Furthermore, faith is used to justify every religion. People feel strongly about their religions. People have hope that their religions are true. They have hope that god cares about them, but none of this proof.

In conclusion, faith is not assurance of your religion just because you hope that you're religion is real. Faith may be a conviction for things unseen, but it certainly won't lead you to truth.
Acerbic
 

Re: Hebrews 11:1 - Faith is a Poor Method for Discovering Tr

Postby jimwalton » Wed Jan 15, 2020 3:55 pm

You've mangled the text. May I cut in?

It says "faith is being sure of." The Greek word is ὑπόστασις. It means, "Assurance; what stands under anything (a building, a contract, a promise); substantial nature; essence, actual being; reality (often in contrast to what merely seems to be); confidence; conviction; steadfastness; steadiness of mind." The term is common in business documents as a guarantee of transactions. In other words, the author is saying that faith is know the substantial nature of things—the reality—and holding confidently to that reality.

Biblical faith as "making an assumption of truth based on enough evidence to make that assumption reasonable." In my opinion, belief is always a choice, and is always based on evidence. When you sit down in a chair, you didn’t think twice about sitting down. You believe (hope for) that the chair will hold you. Faith? Yes. You've sat in chairs hundreds of times, but you can't be absolutely sure it will hold you this time. Things do break on occasion. But you make an assumption of truth based on enough evidence to make it reasonable for you to make that assumption, and you sit down. That's faith, and it was a conscious choice based on a reasonable body of evidence.

* [Provided material]
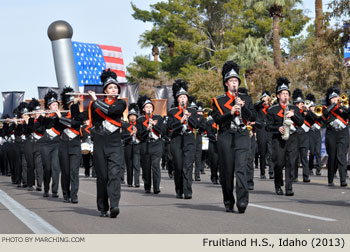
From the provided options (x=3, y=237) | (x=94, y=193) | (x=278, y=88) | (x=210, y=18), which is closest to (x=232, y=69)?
---
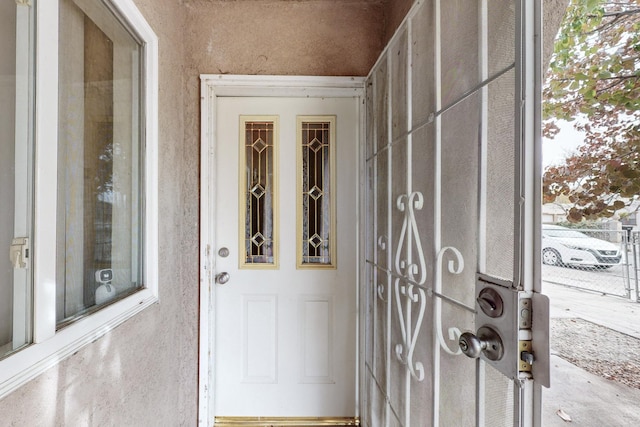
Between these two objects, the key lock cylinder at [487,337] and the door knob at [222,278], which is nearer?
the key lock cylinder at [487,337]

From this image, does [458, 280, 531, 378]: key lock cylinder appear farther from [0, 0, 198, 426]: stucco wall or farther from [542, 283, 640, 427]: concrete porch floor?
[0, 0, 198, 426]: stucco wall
* * *
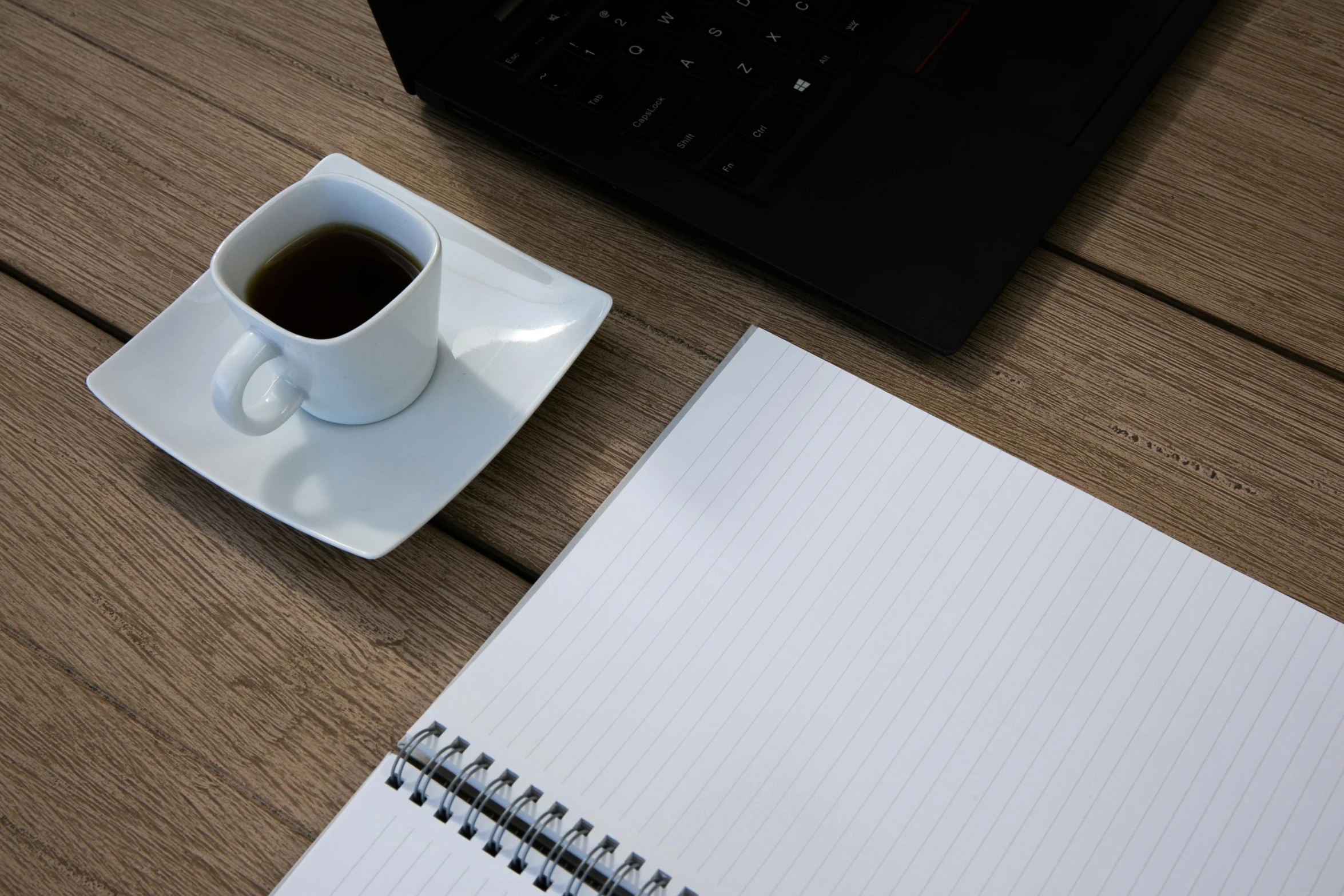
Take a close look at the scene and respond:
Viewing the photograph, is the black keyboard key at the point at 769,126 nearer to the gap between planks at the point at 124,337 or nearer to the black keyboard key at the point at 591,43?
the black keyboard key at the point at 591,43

* [Assigned task 1]
Answer these questions from the excerpt on faith:
(a) What do people hope god does, according to the first post?
(b) Which Greek word does the reply give for "faith is being sure of"?
(c) In what kind of documents is that term said to be common?
* [Assigned task 2] Translate this sentence from the excerpt on faith into Spanish: "You've sat in chairs hundreds of times, but you can't be absolutely sure it will hold you this time."
The lines have no connection to the excerpt on faith.

* [Answer box 1]
(a) Cares about them.
(b) ὑπόστασις.
(c) Business documents, as a guarantee of transactions.

* [Answer box 2] Te has sentado en sillas cientos de veces, pero no puedes estar absolutamente seguro de que te sostendrá esta vez.